# can't delete a message from the outbox in outlook



## leecara (Sep 30, 2007)

I have outlook 2007, i tried to send a message with an attachment that is 65mb, i didn't realise it was ths big, it sems to be stuck in the outbox, when i try to delet it it says that outlook has already started transmiting the message

I can not open it, delete it or anything.
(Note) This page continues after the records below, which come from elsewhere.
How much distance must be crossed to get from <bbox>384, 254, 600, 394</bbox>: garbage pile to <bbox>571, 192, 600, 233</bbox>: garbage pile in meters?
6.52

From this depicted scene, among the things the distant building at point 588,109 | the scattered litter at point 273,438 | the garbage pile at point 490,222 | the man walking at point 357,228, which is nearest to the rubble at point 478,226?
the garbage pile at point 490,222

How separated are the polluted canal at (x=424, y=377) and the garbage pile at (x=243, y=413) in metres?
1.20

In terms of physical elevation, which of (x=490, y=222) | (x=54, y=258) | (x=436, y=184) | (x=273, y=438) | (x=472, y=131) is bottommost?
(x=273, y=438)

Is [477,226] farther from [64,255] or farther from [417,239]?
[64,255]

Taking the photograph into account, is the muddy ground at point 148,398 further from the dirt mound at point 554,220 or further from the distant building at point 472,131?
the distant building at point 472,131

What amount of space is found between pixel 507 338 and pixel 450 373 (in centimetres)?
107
Please help, i have now ziped the file and sent it from another account

Thanks

Nicole


----------



## cherry pie (Jun 4, 2007)

Usually when outlook starts sending an email a note appears on the bottom right of outlook saying (Sending message 1 of 1) or so... if you click it an option menu will apear with an option to (Cancel Send/Recieve) click it and the send process will stop and you can open, delete or move the message to somewhere else.


----------



## leecara (Sep 30, 2007)

Hi, thanks.

I have cancelled send recieve many times, but with no joy.


----------



## cherry pie (Jun 4, 2007)

Have you tried deleting the message in offline mode? Click (File) and choose (Work Offline) then try doing the same steps


----------



## cherry pie (Jun 4, 2007)

And don't forget to Click (File) > (Work Offline) again to reconnect outlook when you're done


----------



## leecara (Sep 30, 2007)

Hi Cherry Pie

Didn't think of that, but tried it and still no joy, getting frustrated now.

Any one got any more ideas.

Nicole


----------



## cherry pie (Jun 4, 2007)

Hmmm OK try this...

Close Outlook, open the folder:

*If you are using windows XP*
C:\Documents and Settings\_User_Name_\Local Settings\Application Data\Microsoft\Outlook.
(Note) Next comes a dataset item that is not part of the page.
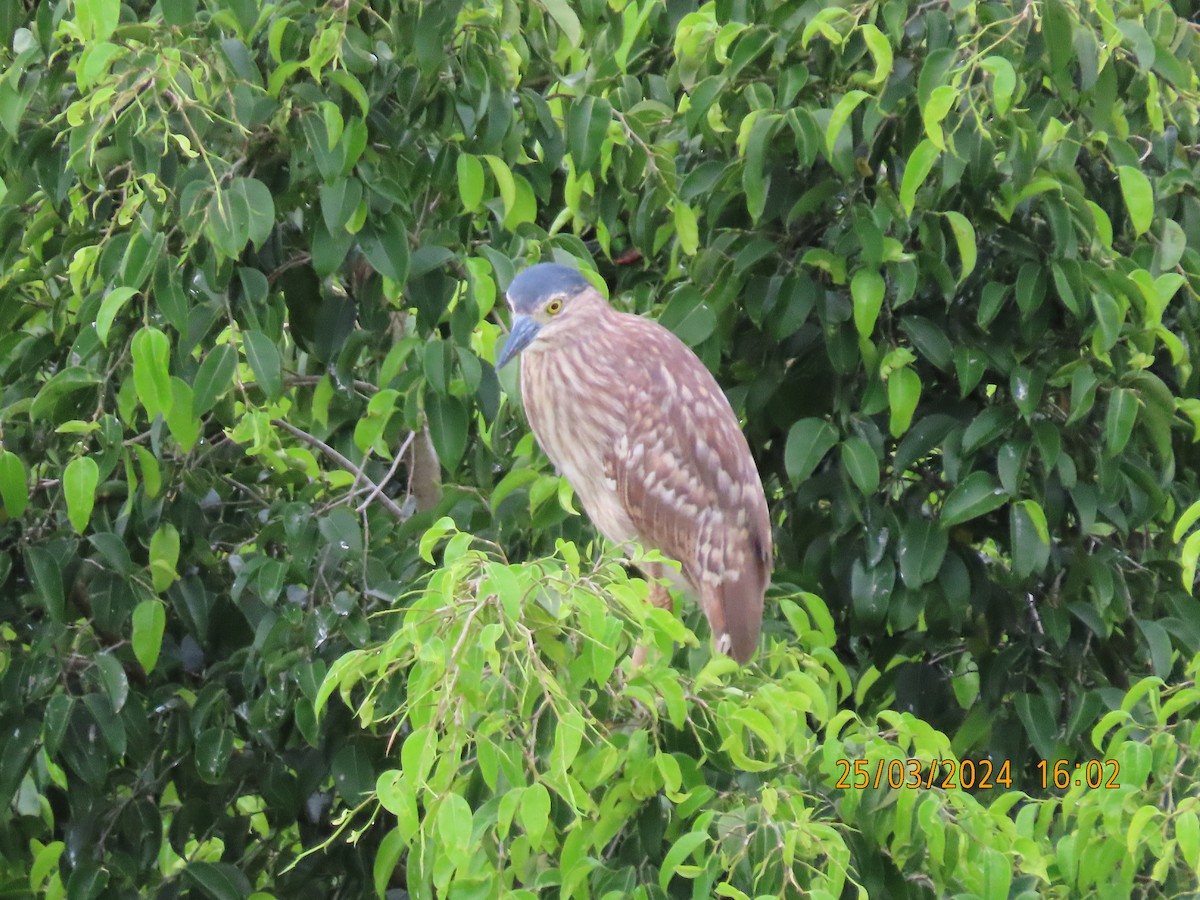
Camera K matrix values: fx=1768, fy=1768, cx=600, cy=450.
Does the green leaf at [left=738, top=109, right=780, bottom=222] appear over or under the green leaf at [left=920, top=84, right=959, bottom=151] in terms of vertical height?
under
*If you are using windows Vista*
C:\C:\Users\_User Name_\AppData\Local\Microsoft\Outlook

Locate the file with the extension *.ost Delete this file, now open outlook again. It will take some time to run as if it is running for the first time and it will re-create the ost file. Now try deleting the message from the sent items.

Hopefully this works this time


----------



## niceguyamit (Jul 15, 2008)

leecara said:


> I have outlook 2007, i tried to send a message with an attachment that is 65mb, i didn't realise it was ths big, it sems to be stuck in the outbox, when i try to delet it it says that outlook has already started transmiting the message
> 
> I can not open it, delete it or anything.
> 
> ...


Close MS Outlook

Disable your LAN card

Open MS Outlook, go to the outbox, right click and delete the message. The message should be deleted.
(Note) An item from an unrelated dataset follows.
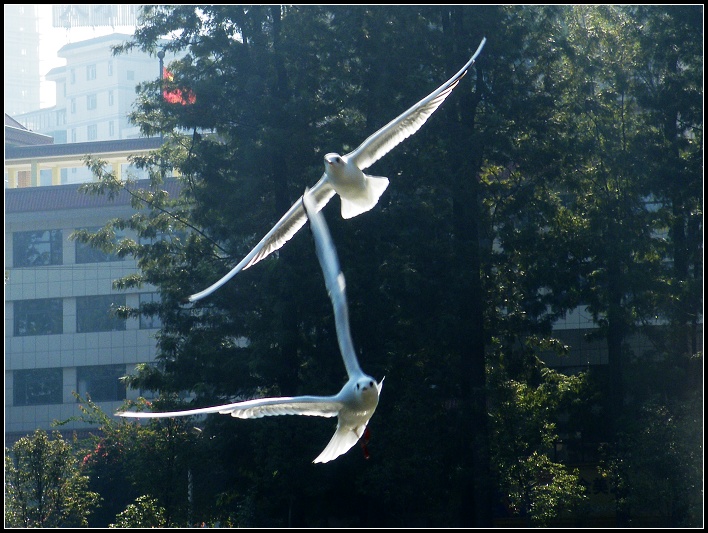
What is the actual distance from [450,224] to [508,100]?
7.87 ft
Enable your LAN card and get back to your work :up:


----------



## Rollin_Again (Sep 4, 2003)

Make sure to press *SHIFT + DELETE* when you are deleting the message so that it bypasses the deleted items folder.

Regards,
Rollin


----------



## jimr381 (Jul 20, 2007)

Have you tried creating a new Outlook profile yet?


----------



## timothybrown98 (Jul 25, 2008)

hey I want to know is the problem is with every mail or you are trying it with only one specific mail.....


----------